_TEXT_.
________________________________________
A blizzard by any other name

Here in New England there are certain things which are expected. Snow in the winter is one such thing. We understand it will happen and prepare for it by getting snow tires and shovels. Blizzards, from time to time, are expectations too. We don’t deal with blizzards quite as well. Perhaps because, you can’t prepare adequately enough for all the things that can happen with a storm that can last for days dumping snow with wind whipped freezing temperatures and a measure of thunder and lightning to punctuate our vulnerability to nature. It is a meeting of all the elements we have absolutely no control over and it is pretty scary regardless of how many times we live through it. 

Blizzard 2013 is finished and the digging out has begun. The tallies are impressive enough to put it into the top 5 of our all time snow storms. I road the storm out in my little town by the sea. We are surrounded by water on three sides. So, we had the extra fun of flooding to deal with. As unbelievable as it seems, my power was out for only about four hours. We have our own municipal power company with windmills. The team there does an amazing job keeping us lit through the worst nature hurls at us. How they achieved what they did last night completely confounds me. My house was literally rocking and remains encased in ice today. Yet, some brave folks were out in the teeth of that storm trying to hook up wires. And, Nancy Helm-Estabrook said speech pathologists have the hardest job in the world.
________________________________________
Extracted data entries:

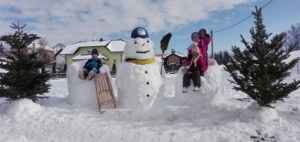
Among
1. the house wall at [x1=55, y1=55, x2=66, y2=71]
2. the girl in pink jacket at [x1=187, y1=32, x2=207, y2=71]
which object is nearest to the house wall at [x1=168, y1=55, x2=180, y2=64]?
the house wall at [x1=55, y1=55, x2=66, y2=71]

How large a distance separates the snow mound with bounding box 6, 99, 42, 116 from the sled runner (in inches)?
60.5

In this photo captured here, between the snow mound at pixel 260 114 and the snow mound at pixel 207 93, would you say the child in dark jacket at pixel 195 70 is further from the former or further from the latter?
________________________________________
_PROMPT 1_. In the blizzard text, how long was the writer's power out?
_PROMPT 2_. Please copy out the part of the blizzard text that opens with the words containing "A blizzard by" and closes with "live through it.".
_PROMPT 3_. Resume the blizzard text after its last sentence and keep writing it.

_RESPONSE BOX 1_. About four hours.

_RESPONSE BOX 2_.
A blizzard by any other name

Here in New England there are certain things which are expected. Snow in the winter is one such thing. We understand it will happen and prepare for it by getting snow tires and shovels. Blizzards, from time to time, are expectations too. We don’t deal with blizzards quite as well. Perhaps because, you can’t prepare adequately enough for all the things that can happen with a storm that can last for days dumping snow with wind whipped freezing temperatures and a measure of thunder and lightning to punctuate our vulnerability to nature. It is a meeting of all the elements we have absolutely no control over and it is pretty scary regardless of how many times we live through it.

_RESPONSE BOX 3_.
Why am I spending time writing about yet another New England storm when there have been so many before and there will be so many more to come? Because, the Blizzard reminded me of Medicare.

Having worked in Healthcare all my life, I should expect the blizzard of changes Medicare dishes out yearly. It should be second nature to hospitals and healthcare professionals to weather reimbursement storms which descend on us from a congress that has no idea what it takes to keep people alive, healthy, and coping with their illnesses. A congress which does not participate in the healthcare system it regulates.

But, each year I’m stunned by the changes. The companies I’ve worked for have been stunned. Many collapsed. In fact, over the years, I have worked for  fifteen different companies. Nine no longer exist. All the closed business hit their breaking points around some Medicare cut or other.  PPS alone  knocked the coffin nails in on five of them.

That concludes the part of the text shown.